De longues promenades sur la plage avec H
(il prétend que ce sont des séances d'entraînement)
& Nutella au lit avec R
(elle envoie bouillir l'eau tu ferais mieux d'avoir du chocolat de sa voiture)
& notes vocales sans fin avec L
(elle les appelle des podcasts personnels)
& Autocollants WhatsApp à la demande de F
(il est temps que MILF dit son autocollant avec mon visage
& lèvres rouges à mon 40ème anniversaire)
& rants avec H (un autre H)
sur le poids et les terres qui nous recrachent
& parle sous le bougainvillier de minuit avec R
(même R) à propos de la rage de nos mères et de nos enfants
& appels téléphoniques quotidiens du matin avec L
(un autre L) sur les nausées et les allergies cutanées et alimentaires
elle est sûre qu'elle a bien qu'aucun médecin ne puisse confirmer
(et je dis si vous êtes sûr de l'avoir
alors tu l'as, tu l'as)
& blagues à travers les continents avec H
(un autre autre H) sur les géographies impossibles
& disputes avec M pour savoir si nous nous sommes mariés
en 2005 ou 2006 (je dis que notre premier été marié était un an avant
la guerre, et il dit non c'était l'été de la guerre,
& on rit de la façon dont on mesure le temps avec douleur mais pas sans tendresse)
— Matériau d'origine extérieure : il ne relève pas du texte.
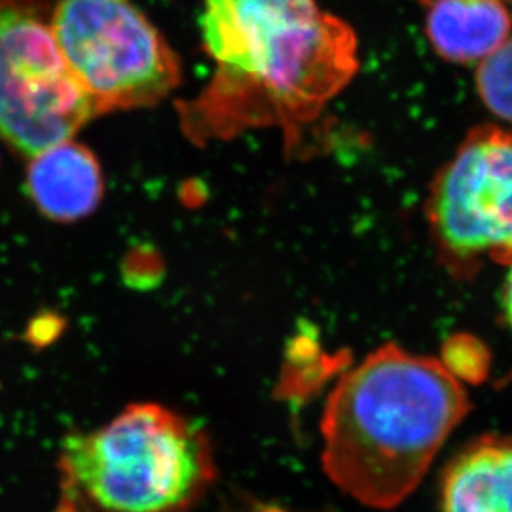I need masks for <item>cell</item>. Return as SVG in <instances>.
I'll return each instance as SVG.
<instances>
[{"label":"cell","mask_w":512,"mask_h":512,"mask_svg":"<svg viewBox=\"0 0 512 512\" xmlns=\"http://www.w3.org/2000/svg\"><path fill=\"white\" fill-rule=\"evenodd\" d=\"M504 0H435L426 7V35L446 62L478 63L511 37Z\"/></svg>","instance_id":"cell-9"},{"label":"cell","mask_w":512,"mask_h":512,"mask_svg":"<svg viewBox=\"0 0 512 512\" xmlns=\"http://www.w3.org/2000/svg\"><path fill=\"white\" fill-rule=\"evenodd\" d=\"M204 39L218 72L194 105V135L276 126L287 146L358 70L355 32L315 0H206Z\"/></svg>","instance_id":"cell-1"},{"label":"cell","mask_w":512,"mask_h":512,"mask_svg":"<svg viewBox=\"0 0 512 512\" xmlns=\"http://www.w3.org/2000/svg\"><path fill=\"white\" fill-rule=\"evenodd\" d=\"M476 88L489 112L512 123V37L479 60Z\"/></svg>","instance_id":"cell-10"},{"label":"cell","mask_w":512,"mask_h":512,"mask_svg":"<svg viewBox=\"0 0 512 512\" xmlns=\"http://www.w3.org/2000/svg\"><path fill=\"white\" fill-rule=\"evenodd\" d=\"M441 512H512V436H483L451 459Z\"/></svg>","instance_id":"cell-8"},{"label":"cell","mask_w":512,"mask_h":512,"mask_svg":"<svg viewBox=\"0 0 512 512\" xmlns=\"http://www.w3.org/2000/svg\"><path fill=\"white\" fill-rule=\"evenodd\" d=\"M68 496L97 512H184L213 483L209 441L158 403L131 405L107 425L75 433L60 455Z\"/></svg>","instance_id":"cell-3"},{"label":"cell","mask_w":512,"mask_h":512,"mask_svg":"<svg viewBox=\"0 0 512 512\" xmlns=\"http://www.w3.org/2000/svg\"><path fill=\"white\" fill-rule=\"evenodd\" d=\"M52 24L20 0H0V138L35 156L97 115Z\"/></svg>","instance_id":"cell-5"},{"label":"cell","mask_w":512,"mask_h":512,"mask_svg":"<svg viewBox=\"0 0 512 512\" xmlns=\"http://www.w3.org/2000/svg\"><path fill=\"white\" fill-rule=\"evenodd\" d=\"M27 188L47 218L73 223L87 218L102 201V170L87 148L62 141L34 156Z\"/></svg>","instance_id":"cell-7"},{"label":"cell","mask_w":512,"mask_h":512,"mask_svg":"<svg viewBox=\"0 0 512 512\" xmlns=\"http://www.w3.org/2000/svg\"><path fill=\"white\" fill-rule=\"evenodd\" d=\"M426 214L456 261L481 257L512 266V128L469 131L431 184Z\"/></svg>","instance_id":"cell-6"},{"label":"cell","mask_w":512,"mask_h":512,"mask_svg":"<svg viewBox=\"0 0 512 512\" xmlns=\"http://www.w3.org/2000/svg\"><path fill=\"white\" fill-rule=\"evenodd\" d=\"M50 24L98 113L155 105L179 83L173 50L130 0H60Z\"/></svg>","instance_id":"cell-4"},{"label":"cell","mask_w":512,"mask_h":512,"mask_svg":"<svg viewBox=\"0 0 512 512\" xmlns=\"http://www.w3.org/2000/svg\"><path fill=\"white\" fill-rule=\"evenodd\" d=\"M501 300H503L504 317H506L512 329V266L509 267L508 277H506V281H504Z\"/></svg>","instance_id":"cell-11"},{"label":"cell","mask_w":512,"mask_h":512,"mask_svg":"<svg viewBox=\"0 0 512 512\" xmlns=\"http://www.w3.org/2000/svg\"><path fill=\"white\" fill-rule=\"evenodd\" d=\"M468 410V393L446 363L393 343L380 347L343 373L327 398L325 474L367 508H397Z\"/></svg>","instance_id":"cell-2"}]
</instances>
& conversations avec G (mieux vaut nommer celui-ci : Dieu)
à propos de mon aversion pour la religion organisée
et plus de longues notes vocales avec H
(un autre autre autre H) à propos de l'opposé de la grâce.
Cela arrive tous les jours, alors merci, mes amis,
qui sont là quand vient la tristesse,
ou quand mes dents s'effondrent
(mes dents font ça tous les deux ans)
des amis qui ne m'ont pas fait peur
d'antidépresseurs, qui m'ont rassuré
Je ne deviendrai pas un autre Z ou ma grand-mère.
& oui, merci, les antidépresseurs,
& toi, lecteur, qui es resté avec moi,
et peut-être se demandent-ils pourquoi tant de
des premières lettres des noms de mes amis sont les mêmes,
Et la réponse est quand j'ai dit ensemble
(dans la première ligne de ce poème)
Je ne le pensais pas contre la fragmentation.

~ Zeina Hachem Beck

Zeina Hachem Beck est un poète libanais. Son troisième recueil complet, OU , sera publié par Penguin Books à l'été 2022.